Ten minutes later, bartender Robert Ward was dead after Knorr held him up with a pistol in yet another desperate attempt to feed his drug habit. The police picked Knorr up without a struggle a couple of blocks from the bar a few minutes later.

Intriguingly, Robert Knorr did not even bother to ask for a lawyer when police took him down to the local precinct to be booked and thrown in a holding cell. His only request was for them to get in touch with his mother. He gave them an address. But when detectives contacted Theresa Knorr, she never returned their calls. The son who must have been turned into a killer by those awful scenes at that little house off Auburn Boulevard, was being snubbed by the very person who created his downfall.

Las Vegas police pressed for first-degree murder charges, and with it, the potential of a cell on Nevada’s death row.
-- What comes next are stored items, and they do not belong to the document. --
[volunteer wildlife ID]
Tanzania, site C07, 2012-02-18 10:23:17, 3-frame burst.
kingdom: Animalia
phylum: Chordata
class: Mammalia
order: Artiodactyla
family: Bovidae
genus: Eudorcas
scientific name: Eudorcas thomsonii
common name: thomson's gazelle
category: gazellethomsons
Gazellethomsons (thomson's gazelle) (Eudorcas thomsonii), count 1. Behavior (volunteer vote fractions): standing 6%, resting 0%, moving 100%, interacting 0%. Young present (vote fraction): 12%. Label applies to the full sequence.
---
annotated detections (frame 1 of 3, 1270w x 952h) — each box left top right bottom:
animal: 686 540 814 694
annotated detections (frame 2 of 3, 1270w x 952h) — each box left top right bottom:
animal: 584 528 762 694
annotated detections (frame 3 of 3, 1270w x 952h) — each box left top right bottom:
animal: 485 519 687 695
But in the end they reduced the charge to second-degree murder in exchange for his admission of guilt.

On June 25, 1993, he stood before the Eighth Judicial District Court in Las Vegas and was sentenced to sixteen years. His mother never did bother to contact him.

*   *   *

But Robert’s problems were of no concern to Theresa Cross, as she was now known. In Salt Lake City, she did not even acknowledge the existence of a son in Las Vegas. She had a new life, after all.
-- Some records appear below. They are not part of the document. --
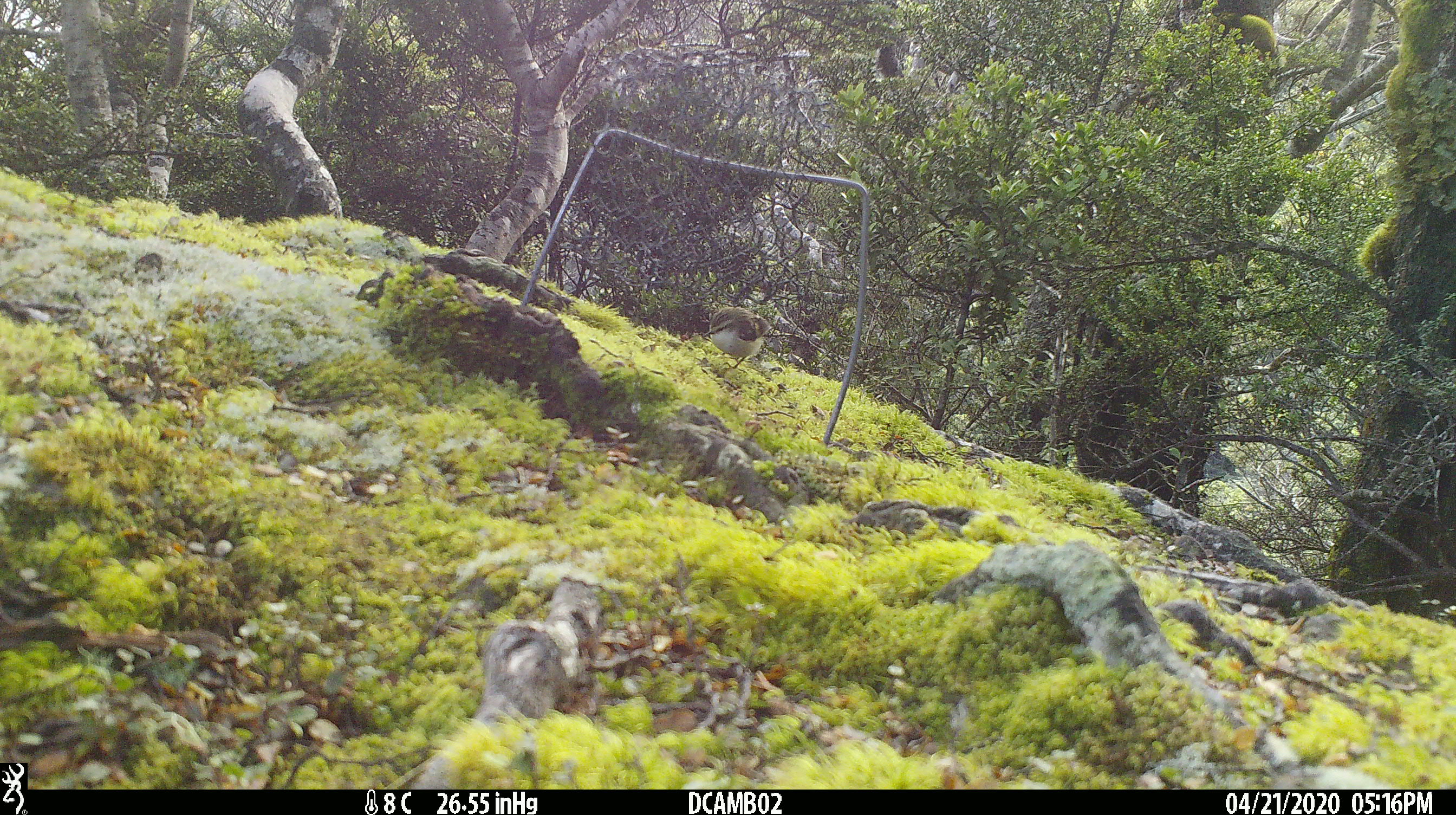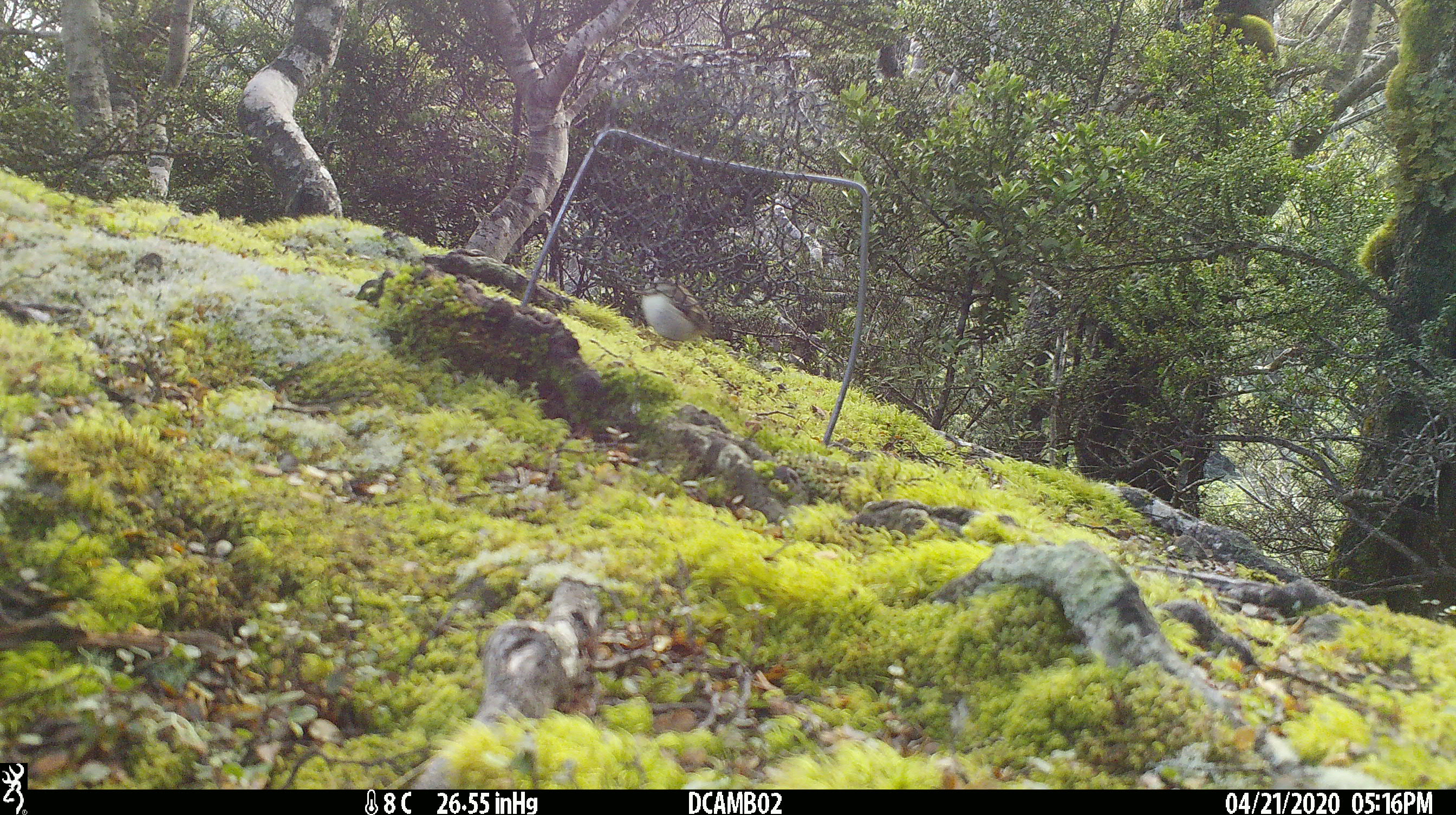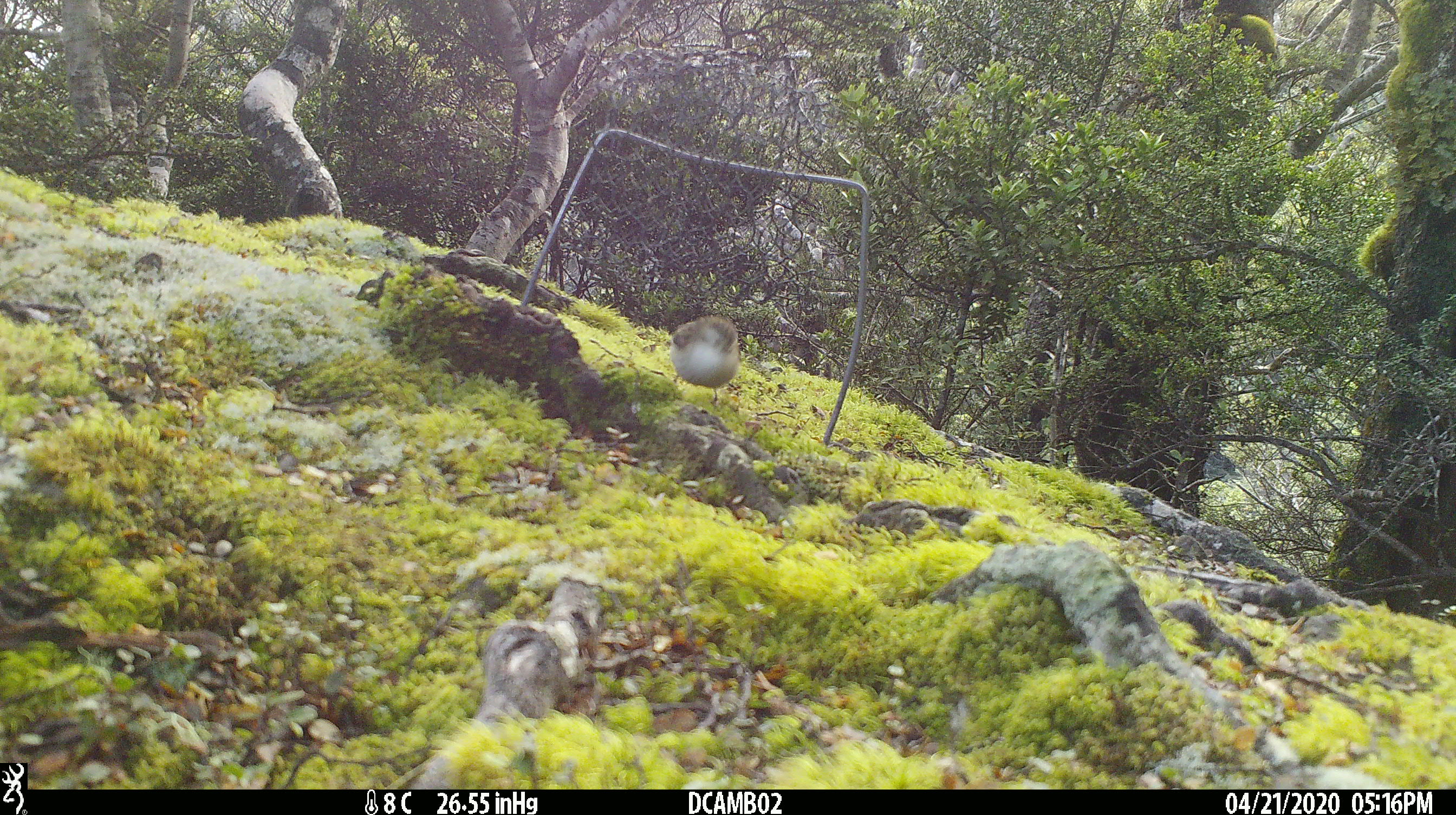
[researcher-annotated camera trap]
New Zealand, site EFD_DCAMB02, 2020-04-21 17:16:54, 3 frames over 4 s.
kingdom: Animalia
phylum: Chordata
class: Aves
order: Passeriformes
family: Acanthisittidae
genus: Acanthisitta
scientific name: Acanthisitta chloris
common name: rifleman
However, there was a slight hiccup to her plans when she took a one-month vacation from her job at Alice Powell’s place in Bountiful and ended up staying away for eight weeks. Once again she used that now familiar tale of going to visit her son in San Diego. No one knows where she really went.

Not surprisingly, Alice’s daughters decided that they needed someone a little more reliable in charge of their mother, and Theresa was dismissed for taking the extra time off without permission. (Alice’s daughters insist to this day that she walked out on the job.)
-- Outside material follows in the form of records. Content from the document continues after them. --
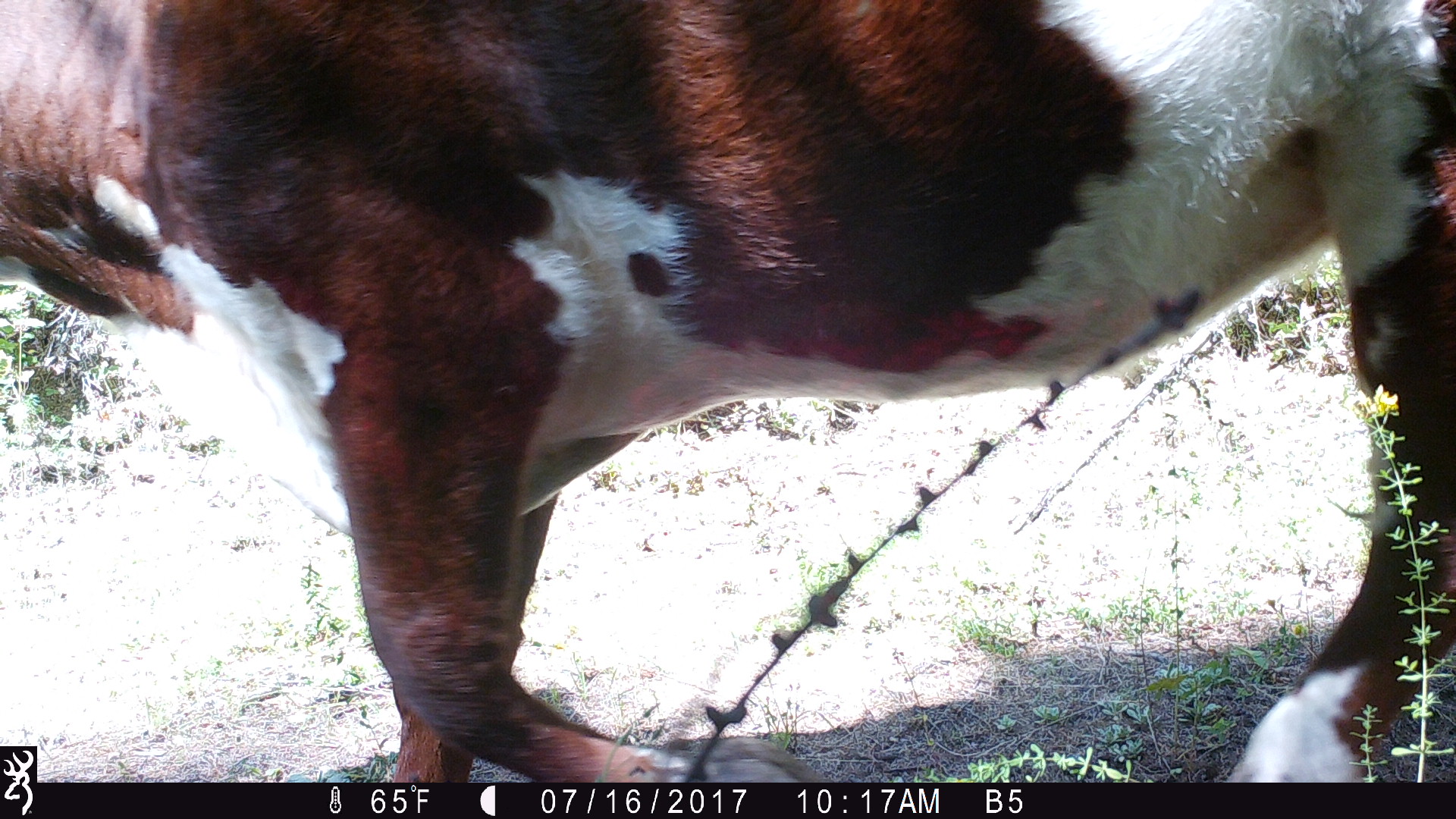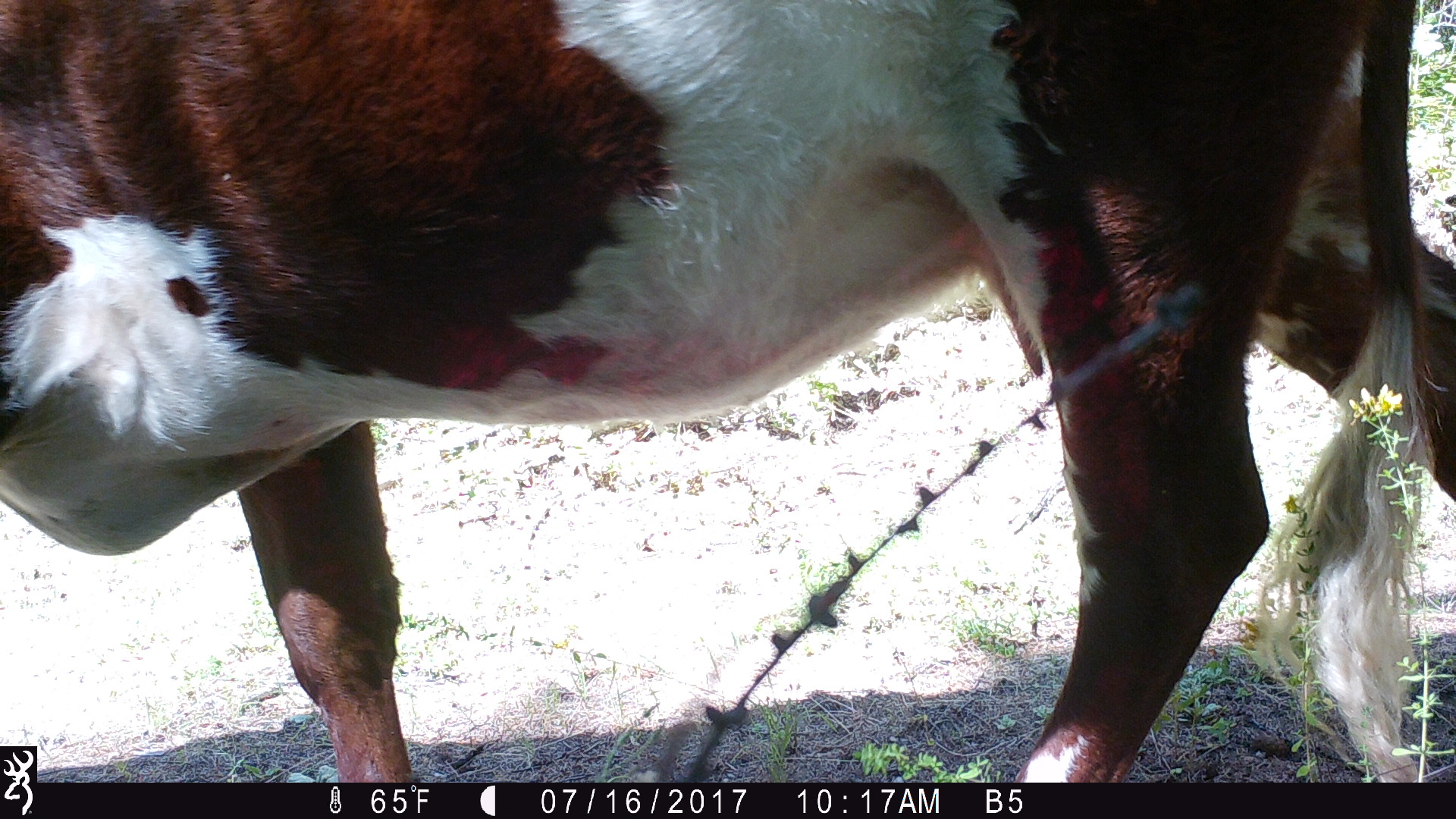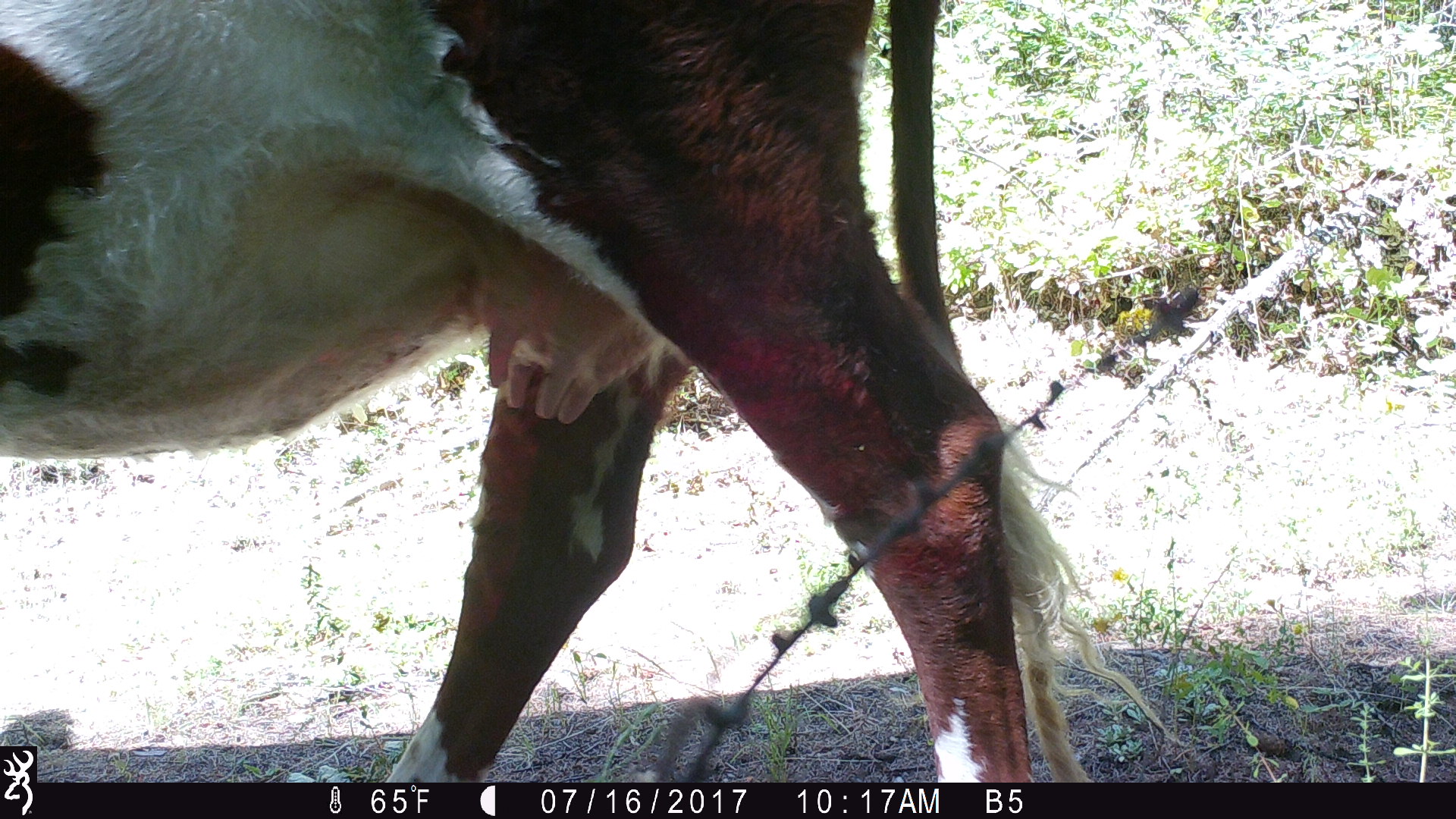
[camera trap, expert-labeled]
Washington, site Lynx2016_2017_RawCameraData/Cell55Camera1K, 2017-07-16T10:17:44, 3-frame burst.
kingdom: Animalia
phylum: Chordata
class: Mammalia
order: Artiodactyla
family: Bovidae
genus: Bos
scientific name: Bos taurus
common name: domestic cattle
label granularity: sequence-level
Ann Cristofersen, fifty-six, took over from Theresa at the Powell house in Bountiful, and she completely discounts reports of her predecessor’s diligence.

“I believe that she left Alice alone on many occasions. Neighbors have told me they would often call around and discover that Theresa was out and Alice was here by herself.”

However, Ann Cristofersen made much more serious allegations about Theresa Cross’s treatment of Alice Powell, who is basically unable to attend to anything for herself:

“I think she was sometimes physical with Alice. I have no doubt that she slapped her a few times and used to leave her on the toilet for hours. When I arrived here, I had to spend months getting Alice’s confidence because she was so scared every time she had to be taken to the toilet.”

If Ann Cristofersen’s claims have any real substance, they completely contradict the opinion of many others in Salt Lake City.

But Theresa’s falling out with the Powell family had no effect whatsoever on her friendship with Fran and Hal Cheney over at Centerville. In fact, the elderly couple took pity on Theresa when they heard she was no longer working for Fran’s sister-in-law and offered to let her stay in their house while they were away on a trip to Russia in 1992.

Theresa kept the red-brick, detached two-story house built in the 1920s spotless, watered all the plants, and behaved like the perfect guest while they were on their travels. For Theresa Cross, the Cheneys’ hospitality would remain indented on her conscience. She never forgot their kindness.

But for the time being she needed to find another job as a home help to an elderly person. Once again she picked up the local newspaper, the
Deseret News,
and studied the jobs columns in the classified section.

*   *   *

Less than ten miles away from where Theresa Knorr was reading that newspaper, her wayward daughter, the only surviving female child in the Knorr family household, was getting married to the man she hoped would help wipe out those awful memories forever.

In an extraordinary twist of fate, both mother and daughter had ended up running away to the same city. Incredible though it may seem, neither of them apparently had any clue as to each other’s whereabouts.

Terry had escaped from the evil clutches of vice girl Debra and then another even more unpleasant madam in Sacramento, when she met and fell in love with softly spoken, hardworking Mike Groves.